Even digital products that might otherwise be helpful often lack a way of enriching the patient-physician relationship, Dr. Madara said. This environment is “something I might call our digital dystopia.”
Digital tools can be useful and hold the potential for magnificence, he said, but physicians today are tasked with separating the useful from the harmful by “inserting ourselves into the processes from which digital tools emanate.”
“[A] more promising digital future can be envisioned that enhances the physician-patient relationship, produces better and more efficient care, and allows more time for physician-patient interactions,” Dr. Madara said. “We need to be directly involved to make it happen.”

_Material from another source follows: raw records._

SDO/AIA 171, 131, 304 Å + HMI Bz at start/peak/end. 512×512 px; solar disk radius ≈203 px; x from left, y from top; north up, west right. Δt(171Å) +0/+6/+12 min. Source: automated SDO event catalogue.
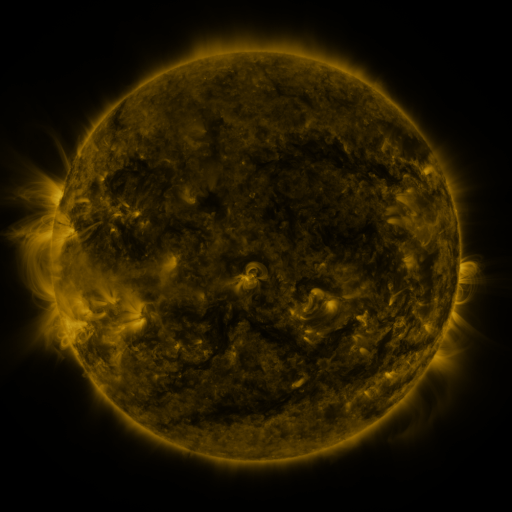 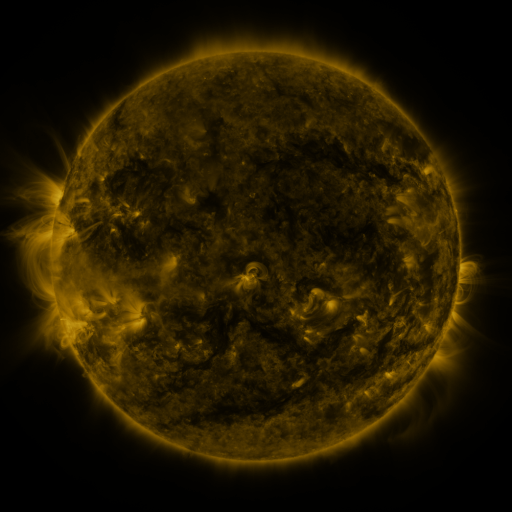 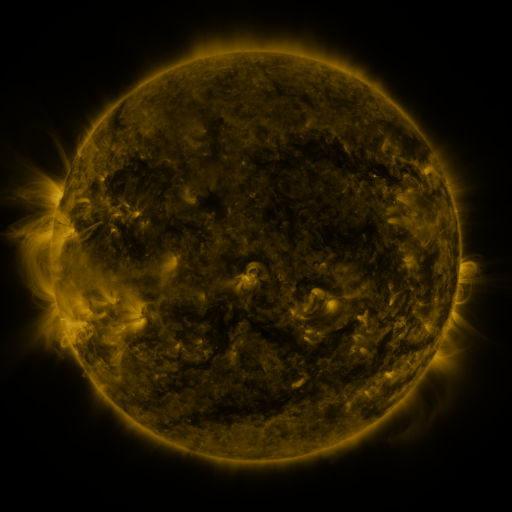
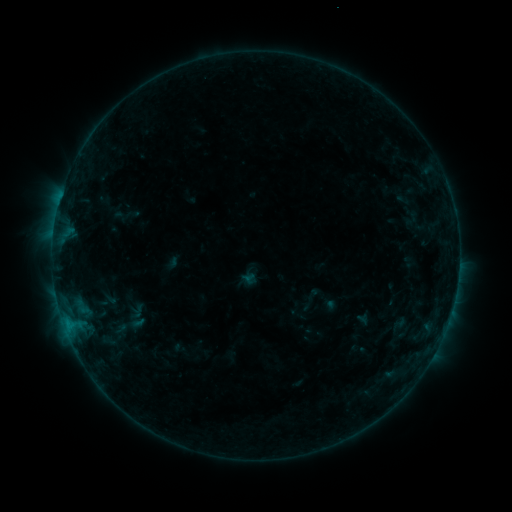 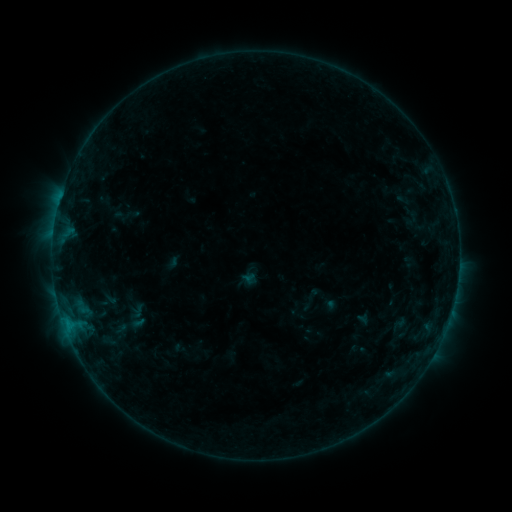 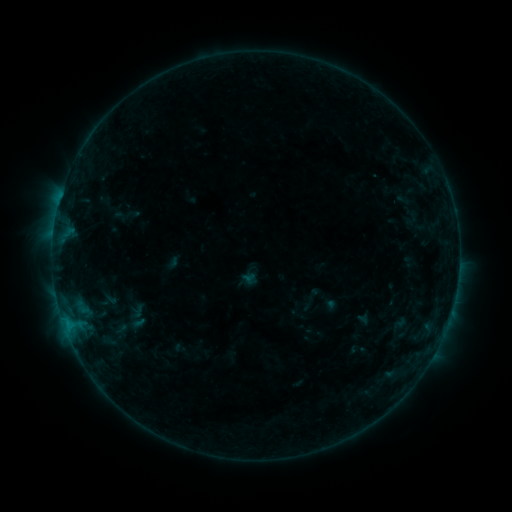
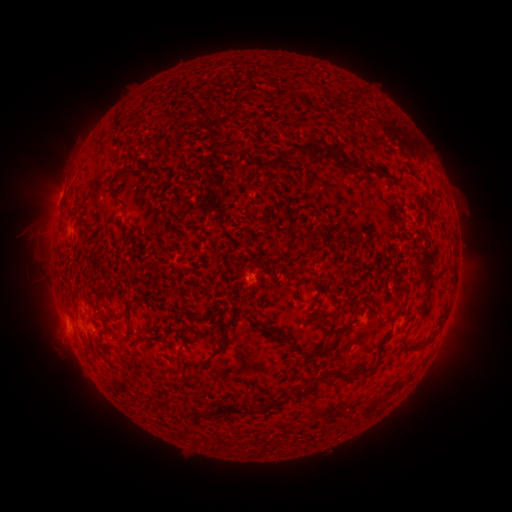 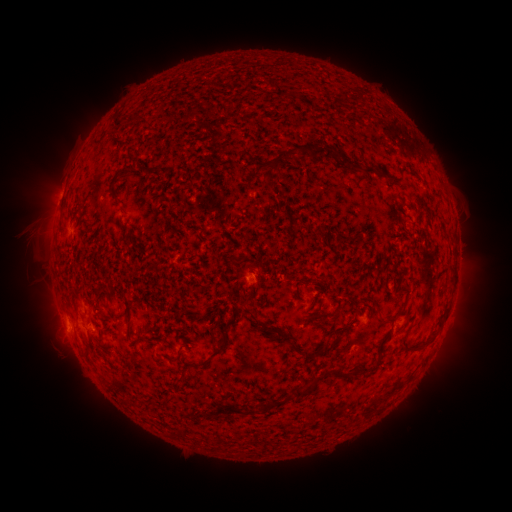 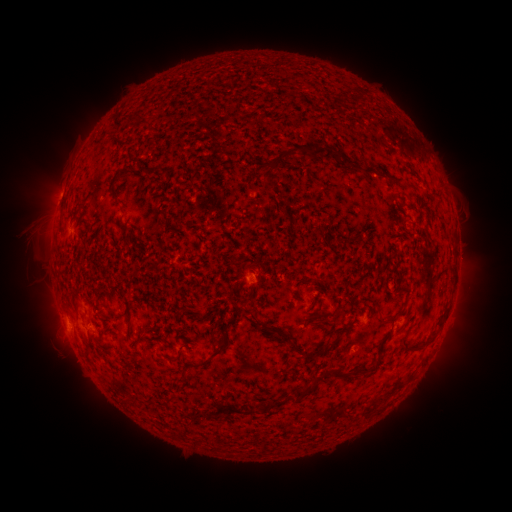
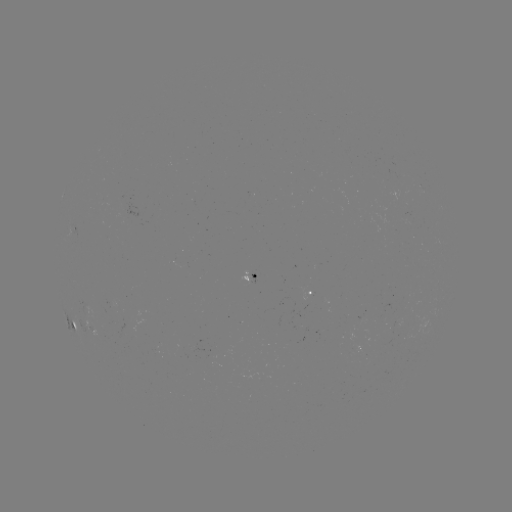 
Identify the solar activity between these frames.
no catalogued flare and no flagged EUV brightening in this window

Dr. Madara gave three examples of how physicians are actively pursuing the development of new products that are informed by “the granular understanding of the physician-patient environment” that only physicians can bring to the table:
- Incubating ideas at MATTER. “We’re forming interactions with the emerging companies that produce health-related goods and services,” Dr. Madara said. For example, at MATTER, the Chicago-based incubator for emerging health care companies, the AMA has created a space where physicians can inform entrepreneurs of their needs at the creation of innovative ideas. “We do much better if new products and services are deeply informed by our actual problems and needs,” he said. This way, ideas are developed with those needs in mind and are much closer to implementation from the start, rather than requiring redesign to fit physician needs after the fact.
- Prototyping tools at Health 2047. “In January, we launched an innovation studio in Silicon Valley called Health 2047,” Dr. Madara said. Health 2047 takes many of the problems identified by AMA studies and applies rapid prototyping and design to achieve tools based on practice and patient needs. “Emerging prototypes will be iterated with physicians until the tool gets it right,” he said. “This effort is attracting high-level talent in Silicon Valley.” “Digital tools that would simplify and better organize our lives and adapt to the natural variations in our practices … would free more time for patient interactions,” he said. “That’s what we want.”
- Transforming practices. “While shaping the future, we also need to address the current state,” Dr. Madara said. This includes identifying work flow and practice adjustments that can produce higher professional satisfaction. “Digital modules, which we call STEPS Forward™,” he said, “are available to all physicians.” Since its announcement last year, more than 70,000 users have accessed these practice improvement strategies. New modules are being produced and tested, and the Centers for Medicare & Medicaid Services has recognized them as a form by which physicians can be acknowledged for practice improvement under the Medicare Access and CHIP Reauthorization Act. “The future is not about eliminating physicians,” Dr. Madara said, “it’s about leveraging physicians by providing digital and other tools that work like they do in virtually all other industries—making our environments more supportive, providing the data we actually need in an organized and efficient way, and saving time so we can spend more of it with our patients.”